刀疤脸愣了一下,没反应过来她指的是哪个。
保镖们也不知道他们老板问的是哪个女人,毕竟很少看到少爷会对陌生女人,态度这么好。
男人皱眉,没有说任何话,直接折断刀疤脸的手指。
一声凄厉惨叫响彻,刀疤脸更是求饶不停。
保镖们像拎垃圾一样把几个绑匪塞进了后面那辆路虎的后备箱。
三白眼已经昏迷了,是被两个人抬着扔进去的。
车子掉头离开废弃工厂的时候,周梵音靠在路虎后排的座椅上,身上裹着霍宴的羊绒大衣,大衣上全是他的味道。
这个味道还是他生日时,周梵音特意挑选送给他的。
本以为他不会喜欢,没想到一直用到现在。
偏头看向车窗外,远处废弃工厂在月光下渐渐模糊,路灯的光线不断从车窗外消失,脚底的伤口随着车子的颠簸一跳一跳地疼。
霍宴坐在副驾驶座上,不时偏头看一眼后视镜。
后视镜里周梵音的侧脸在光影里忽明忽暗,他看了好几次才收回视线。
巴黎的深夜,急诊室的走廊。
日光灯照得每个人的脸色都不太好看。
护士推着推车在走廊里来来回回,轮子在地砖上发出吱嘎吱嘎响。
偶尔有一两声病人的呻吟从隔壁病房传过来。
周梵音坐在急诊室角落的椅子上,脚底和膝盖的伤口已经清理干净,涂了碘伏之后包上了白色的纱布。
手掌上的擦伤也被仔细地处理过,贴了几块创可贴。
护士动作已经很轻了,但手背上一大片擦伤的皮肤在碘伏的刺激下,还是疼得她倒吸了一口凉气。
咬着牙没出声,周梵音手指下意识握紧椅子边缘。
苏念瑜的伤比她轻,脚底被碎玻璃划破。
护士给她缝了三针,打麻药的时候苏念瑜疼得直掉眼泪,故意小声呜咽着叫了几声霍宴的名字。
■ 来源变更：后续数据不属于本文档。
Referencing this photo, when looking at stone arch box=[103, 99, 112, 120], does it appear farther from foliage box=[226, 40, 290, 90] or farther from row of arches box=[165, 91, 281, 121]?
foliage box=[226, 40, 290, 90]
霍宴站在帘子外面,听到她叫自己的名字,掀开帘子走了进去,站在她床边。
苏念瑜立刻伸出手抓住了他的衣角,手微微发抖。
“霍先生,我好害怕,你能在这里陪我一会儿吗?”
她睫毛上还挂着泪珠,像是随时会碎掉,尤其是那张脸是他最无法拒绝的人。
霍宴低头看了她一眼,微微点了一下头,示意护士继续处理她的伤口。
周梵音从帘子的缝隙里看到这一幕。
她的对手正在以比预期更快的速度接近,不能再心软了。
趁着男人没注意,周梵音拿出手机发短信给死党。
之前在仓库没有信号,来不及让他去调查这个女人的背景,再拖下去就不好了。
另一边霍宴的心却飞到了另一边,无论如何也无法忽视自己对周梵音的在意。
心中徘徊的恨盖不过日久的关心的习惯。
一路上他都无法克制自己的担忧,尤其听到帮绑匪开口的瞬间,他就恨不得撕碎了那些人。
可一想到这种不该出现的情绪在自己身上,霍宴更是不愿面对。